__Source excerpt__
============================================================

The French presidential campaign saw its first major scandal break on Wednesday when prosecutors opened a probe into front-runner Francois Fillon.
The national financial prosecutor started a preliminary criminal investigation into Fillon’s employment of his wife as a parliamentary aide starting in 1998. Satirical weekly Canard Enchaine reported a day earlier that Penelope Fillon collected a public salary totaling about 500,000 euros ($537,000) over multiple years without actually doing any work.
For 62-year-old Fillon, who pollsters have made the clear favorite since he won the Republicans’ nomination in November, the consequences are disastrous. The lifelong politician has vaunted his probity as one of his main qualifications for office.
In a statement on Wednesday evening, Fillon said the investigation will allow him to put an end to unfounded accusations and he wants to speak to prosecutors as soon as possible. Fillon’s spokesman said Thursday that Penelope’s work was mostly representing her husband in his rural constituency in Western France when he was at the National Assembly in Paris.
“This is no small matter and anything could happen,” said Gerard Grunberg, a senior researcher at the Paris Institute for Political Sciences. “This affair hurts Fillon’s political image, which was built on transparency and old-fashioned respectability.”
In a race that has already seen Fillon’s Republicans reject France’s most popular politician for their candidate, former President Nicolas Sarkozy lose in a first-round primary and the governing Socialists eclipsed by 39-year-old independent Emmanuel Macron, the prosecutors’ decision adds a new layer of volatility. Macron may be in the best position to benefit.
A former economy minister under Francois Hollande and before that a banker at Rothschild & Co. advising on mergers, Macron is relatively new to politics and has remained largely free from scandal. In the same Canard Enchaine issue that broke the Fillon story, there was a report that Macron took advantage of ministerial resources to launch his campaign last year. The candidate denied any abuse of funds and used the occasion to paint himself as an outsider to the political system that has nurtured his rivals over decades.
“Emmanuel Macron has already proved his freedom from a political system to which the other candidates are inextricably linked for the good reason that they live off it,” his campaign said in a statement.
While he’s yet to break into the top two in polling for the first round in April, he’s seen his support grow steadily since declaring his candidacy last year and large, enthusiastic crowds attend many of his rallies.
“Macron can benefit,” Grunberg said. “Despite everything, there have been some centrists that went to Fillon and given the situation, they may turn to Macron.”
Marine Le Pen’s team is also sensing an opportunity.
“For a candidate who boasted of his integrity, the fact that he was above the fray, this is surprising,” David Rachline, Le Pen’s campaign chief said on France 5 television. “It raises a lot of questions.”
Le Pen herself faces a fraud investigation for her use of 339,900 euros in European Parliament funds to employ aides doing unrelated work. Rachline dismissed the issue by saying that those employees did actually work.

============================================================

__Data rows__
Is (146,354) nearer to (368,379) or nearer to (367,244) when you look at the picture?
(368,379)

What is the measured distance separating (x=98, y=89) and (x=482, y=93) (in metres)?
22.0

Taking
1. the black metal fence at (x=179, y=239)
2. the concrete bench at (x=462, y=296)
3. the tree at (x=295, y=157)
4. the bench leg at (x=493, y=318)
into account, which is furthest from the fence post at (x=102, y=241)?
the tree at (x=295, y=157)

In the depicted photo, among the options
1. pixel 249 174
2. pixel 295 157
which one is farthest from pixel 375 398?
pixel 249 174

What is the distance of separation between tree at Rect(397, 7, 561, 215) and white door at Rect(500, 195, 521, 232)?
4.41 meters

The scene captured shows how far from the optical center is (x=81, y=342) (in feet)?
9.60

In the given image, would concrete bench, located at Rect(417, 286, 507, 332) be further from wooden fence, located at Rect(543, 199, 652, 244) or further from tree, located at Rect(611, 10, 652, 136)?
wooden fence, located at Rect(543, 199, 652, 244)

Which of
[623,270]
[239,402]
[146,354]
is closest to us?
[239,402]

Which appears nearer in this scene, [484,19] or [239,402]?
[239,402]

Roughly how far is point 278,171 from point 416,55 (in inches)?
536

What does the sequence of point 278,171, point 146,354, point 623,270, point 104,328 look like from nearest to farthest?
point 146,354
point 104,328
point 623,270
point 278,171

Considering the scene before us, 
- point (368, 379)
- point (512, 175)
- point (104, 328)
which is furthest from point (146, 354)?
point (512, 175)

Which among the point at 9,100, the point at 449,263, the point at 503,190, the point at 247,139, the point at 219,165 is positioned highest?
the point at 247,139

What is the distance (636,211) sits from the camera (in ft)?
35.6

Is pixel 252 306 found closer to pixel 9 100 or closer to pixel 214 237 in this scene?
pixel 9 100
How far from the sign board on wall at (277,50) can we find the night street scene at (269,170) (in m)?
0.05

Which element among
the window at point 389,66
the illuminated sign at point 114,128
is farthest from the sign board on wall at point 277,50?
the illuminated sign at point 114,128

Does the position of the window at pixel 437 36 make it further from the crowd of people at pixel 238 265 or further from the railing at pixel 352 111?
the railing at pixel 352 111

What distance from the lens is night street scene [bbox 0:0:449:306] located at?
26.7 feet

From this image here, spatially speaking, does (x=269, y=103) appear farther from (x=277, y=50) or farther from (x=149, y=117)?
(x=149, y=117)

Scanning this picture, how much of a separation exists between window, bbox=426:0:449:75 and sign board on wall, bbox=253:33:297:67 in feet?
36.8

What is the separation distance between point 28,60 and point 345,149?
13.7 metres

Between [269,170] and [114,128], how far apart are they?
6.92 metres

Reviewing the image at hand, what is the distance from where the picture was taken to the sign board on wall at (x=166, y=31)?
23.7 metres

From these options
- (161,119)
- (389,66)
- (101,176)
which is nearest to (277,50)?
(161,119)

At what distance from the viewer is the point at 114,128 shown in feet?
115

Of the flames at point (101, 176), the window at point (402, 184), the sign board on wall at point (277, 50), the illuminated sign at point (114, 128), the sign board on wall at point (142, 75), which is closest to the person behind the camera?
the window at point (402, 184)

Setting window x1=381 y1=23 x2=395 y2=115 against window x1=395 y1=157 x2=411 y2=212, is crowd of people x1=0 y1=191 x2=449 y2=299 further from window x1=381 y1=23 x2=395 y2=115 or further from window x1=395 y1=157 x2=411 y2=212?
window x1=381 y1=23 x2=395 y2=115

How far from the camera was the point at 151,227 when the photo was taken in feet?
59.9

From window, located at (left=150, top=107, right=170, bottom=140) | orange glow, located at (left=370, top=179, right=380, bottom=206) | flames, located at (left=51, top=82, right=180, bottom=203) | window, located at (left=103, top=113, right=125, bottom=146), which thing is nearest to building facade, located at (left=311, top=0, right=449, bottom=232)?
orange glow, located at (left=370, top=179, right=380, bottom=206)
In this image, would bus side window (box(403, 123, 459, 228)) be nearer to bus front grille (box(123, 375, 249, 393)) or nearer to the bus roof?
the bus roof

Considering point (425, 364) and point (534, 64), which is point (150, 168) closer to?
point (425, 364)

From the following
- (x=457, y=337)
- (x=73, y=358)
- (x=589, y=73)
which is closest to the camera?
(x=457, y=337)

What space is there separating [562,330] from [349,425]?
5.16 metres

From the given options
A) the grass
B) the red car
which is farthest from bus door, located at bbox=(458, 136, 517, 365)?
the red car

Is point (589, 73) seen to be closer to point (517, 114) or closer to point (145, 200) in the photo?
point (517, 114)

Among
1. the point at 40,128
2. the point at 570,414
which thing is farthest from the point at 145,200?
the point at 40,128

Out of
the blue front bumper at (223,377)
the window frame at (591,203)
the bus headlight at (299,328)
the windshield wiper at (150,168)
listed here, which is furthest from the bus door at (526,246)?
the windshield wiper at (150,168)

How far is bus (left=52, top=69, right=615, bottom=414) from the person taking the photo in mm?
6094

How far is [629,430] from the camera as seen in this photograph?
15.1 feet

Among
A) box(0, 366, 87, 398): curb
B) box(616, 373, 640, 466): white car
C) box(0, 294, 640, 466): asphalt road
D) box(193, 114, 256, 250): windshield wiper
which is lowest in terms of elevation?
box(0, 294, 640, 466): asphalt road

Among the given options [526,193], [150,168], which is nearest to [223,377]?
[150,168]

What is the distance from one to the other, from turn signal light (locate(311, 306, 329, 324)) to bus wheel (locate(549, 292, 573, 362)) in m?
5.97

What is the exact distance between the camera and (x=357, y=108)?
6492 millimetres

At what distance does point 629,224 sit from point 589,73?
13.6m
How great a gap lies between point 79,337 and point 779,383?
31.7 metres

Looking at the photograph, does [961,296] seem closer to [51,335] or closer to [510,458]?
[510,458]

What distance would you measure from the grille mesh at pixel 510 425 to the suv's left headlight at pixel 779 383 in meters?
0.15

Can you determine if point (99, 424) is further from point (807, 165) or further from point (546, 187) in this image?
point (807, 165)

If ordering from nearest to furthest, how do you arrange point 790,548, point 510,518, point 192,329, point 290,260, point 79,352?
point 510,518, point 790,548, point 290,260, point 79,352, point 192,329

============================================================

__Request 1__
Reproduce the Fillon article word for word from "In a race that" to "rivals over decades.".
__Request 2__
According to the Fillon article, what total public salary did Canard Enchaine report Penelope Fillon collected?
The entries are independent of the article about the Fillon investigation.

__Finished answer 1__
In a race that has already seen Fillon’s Republicans reject France’s most popular politician for their candidate, former President Nicolas Sarkozy lose in a first-round primary and the governing Socialists eclipsed by 39-year-old independent Emmanuel Macron, the prosecutors’ decision adds a new layer of volatility. Macron may be in the best position to benefit.
A former economy minister under Francois Hollande and before that a banker at Rothschild & Co. advising on mergers, Macron is relatively new to politics and has remained largely free from scandal. In the same Canard Enchaine issue that broke the Fillon story, there was a report that Macron took advantage of ministerial resources to launch his campaign last year. The candidate denied any abuse of funds and used the occasion to paint himself as an outsider to the political system that has nurtured his rivals over decades.

__Finished answer 2__
About 500,000 euros ($537,000) over multiple years.